■ **Task to complete**:
Copy the lines of material below word for word, from the line with "For rent 2 bedrooms" to the line with "Renault Grand Scénic image 1", both ends included.

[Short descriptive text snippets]
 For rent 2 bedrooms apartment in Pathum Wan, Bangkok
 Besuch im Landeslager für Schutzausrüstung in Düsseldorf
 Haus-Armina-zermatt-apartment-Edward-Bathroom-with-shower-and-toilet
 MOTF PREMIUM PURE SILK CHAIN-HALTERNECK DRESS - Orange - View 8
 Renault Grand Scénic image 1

--

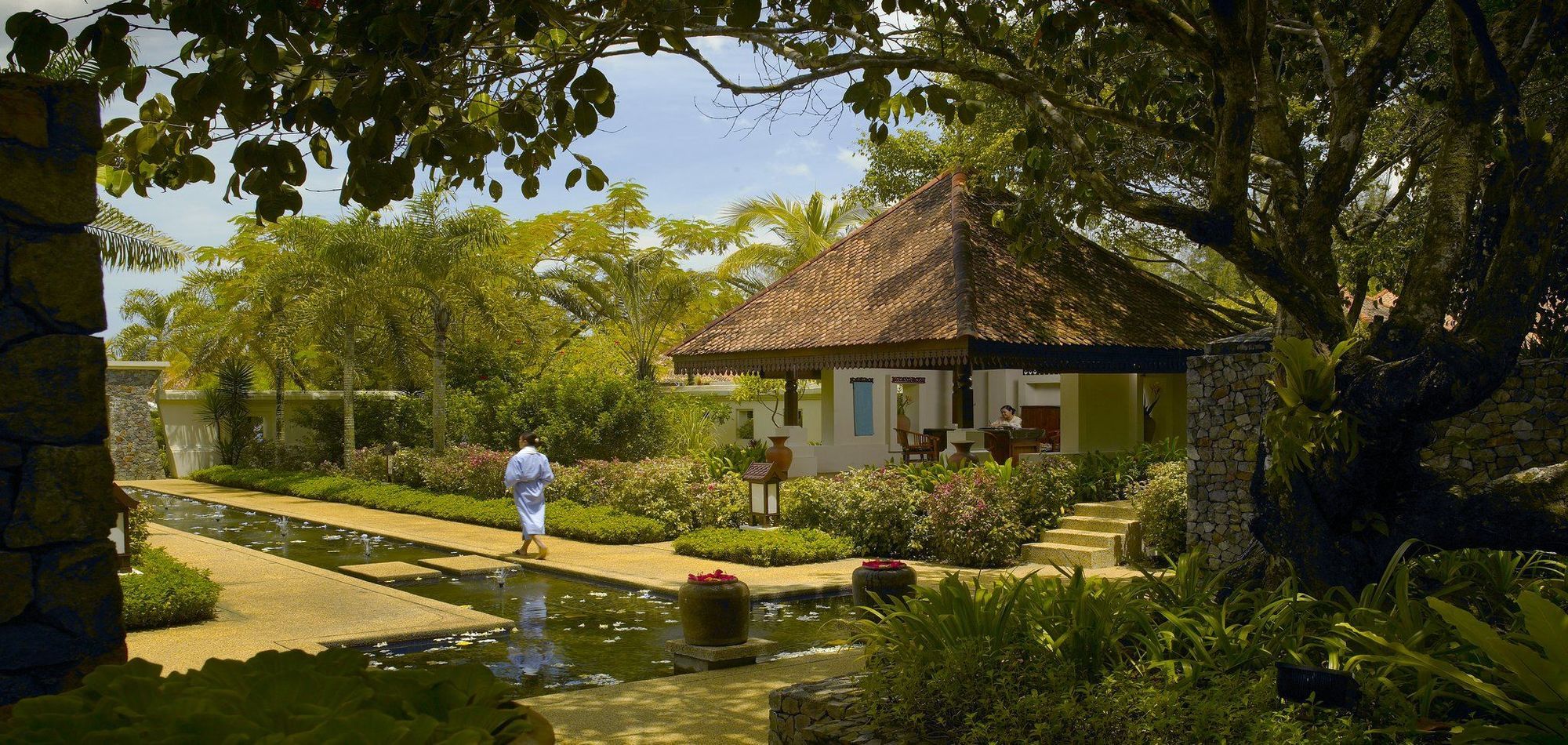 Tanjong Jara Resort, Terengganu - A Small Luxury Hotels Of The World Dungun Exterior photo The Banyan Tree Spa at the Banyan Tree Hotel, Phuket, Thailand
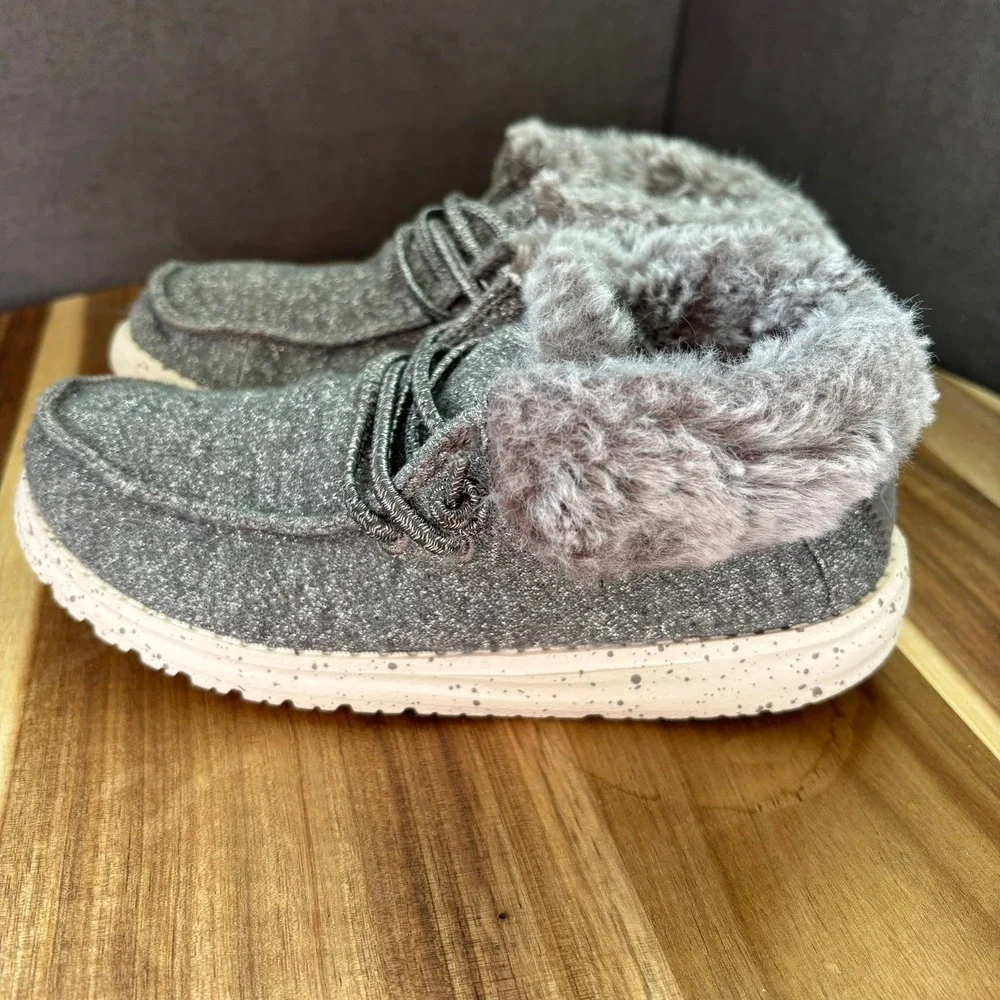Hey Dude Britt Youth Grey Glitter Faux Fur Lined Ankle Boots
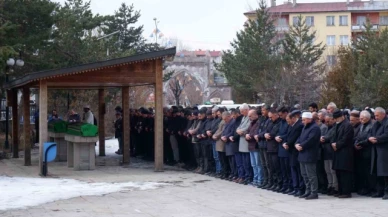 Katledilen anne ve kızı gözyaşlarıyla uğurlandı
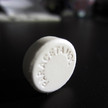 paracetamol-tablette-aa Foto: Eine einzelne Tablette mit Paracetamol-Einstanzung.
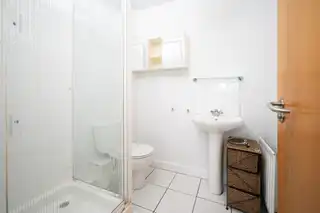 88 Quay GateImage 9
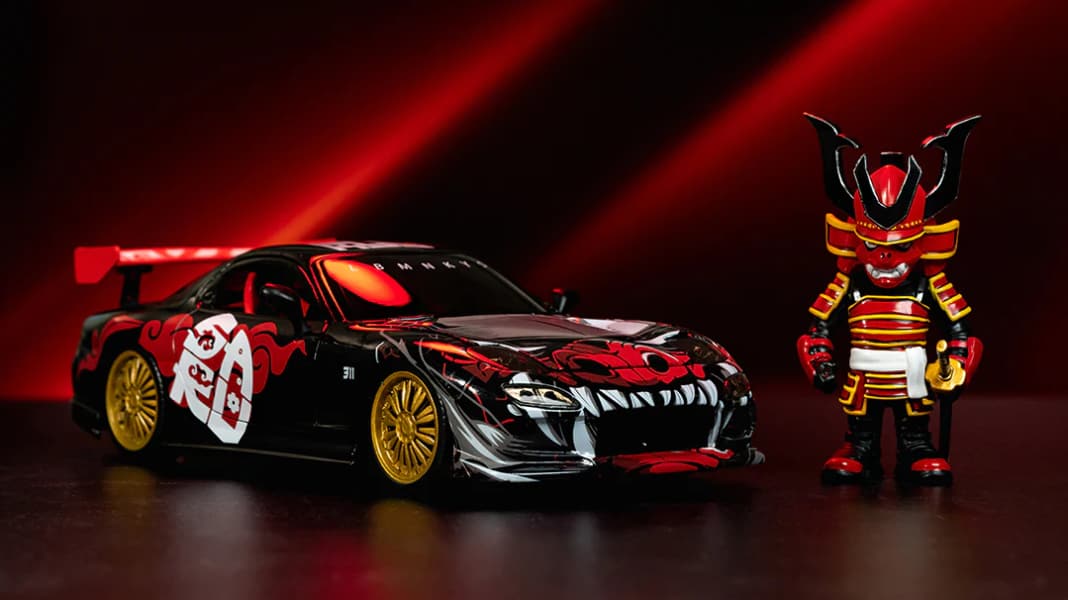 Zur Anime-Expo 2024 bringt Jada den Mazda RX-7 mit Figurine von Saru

■ **Answer to this exercise**:
 For rent 2 bedrooms apartment in Pathum Wan, Bangkok
 Besuch im Landeslager für Schutzausrüstung in Düsseldorf
 Haus-Armina-zermatt-apartment-Edward-Bathroom-with-shower-and-toilet
 MOTF PREMIUM PURE SILK CHAIN-HALTERNECK DRESS - Orange - View 8
 Renault Grand Scénic image 1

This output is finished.